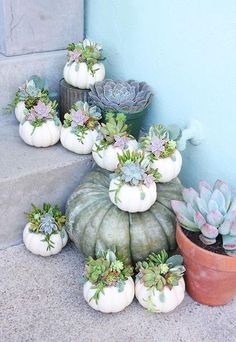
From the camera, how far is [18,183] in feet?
6.68

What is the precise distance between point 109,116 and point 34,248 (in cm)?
64

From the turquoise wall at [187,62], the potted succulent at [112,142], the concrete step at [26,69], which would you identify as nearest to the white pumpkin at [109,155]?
the potted succulent at [112,142]

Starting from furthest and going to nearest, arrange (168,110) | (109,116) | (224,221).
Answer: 1. (168,110)
2. (109,116)
3. (224,221)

What is required =>
Copy out every item above word for word, without the pictures.

Solution =>
From the camera, how far is [18,183] in feet?
6.68

What is the precise distance between point 109,116 and point 34,248 (in cm)?
64

From the turquoise wall at [187,62], the potted succulent at [112,142], the concrete step at [26,69], which would you identify as nearest to the white pumpkin at [109,155]?
the potted succulent at [112,142]

Starting from furthest and going to nearest, arrange (168,110) | (109,116) | (224,221).
Answer: 1. (168,110)
2. (109,116)
3. (224,221)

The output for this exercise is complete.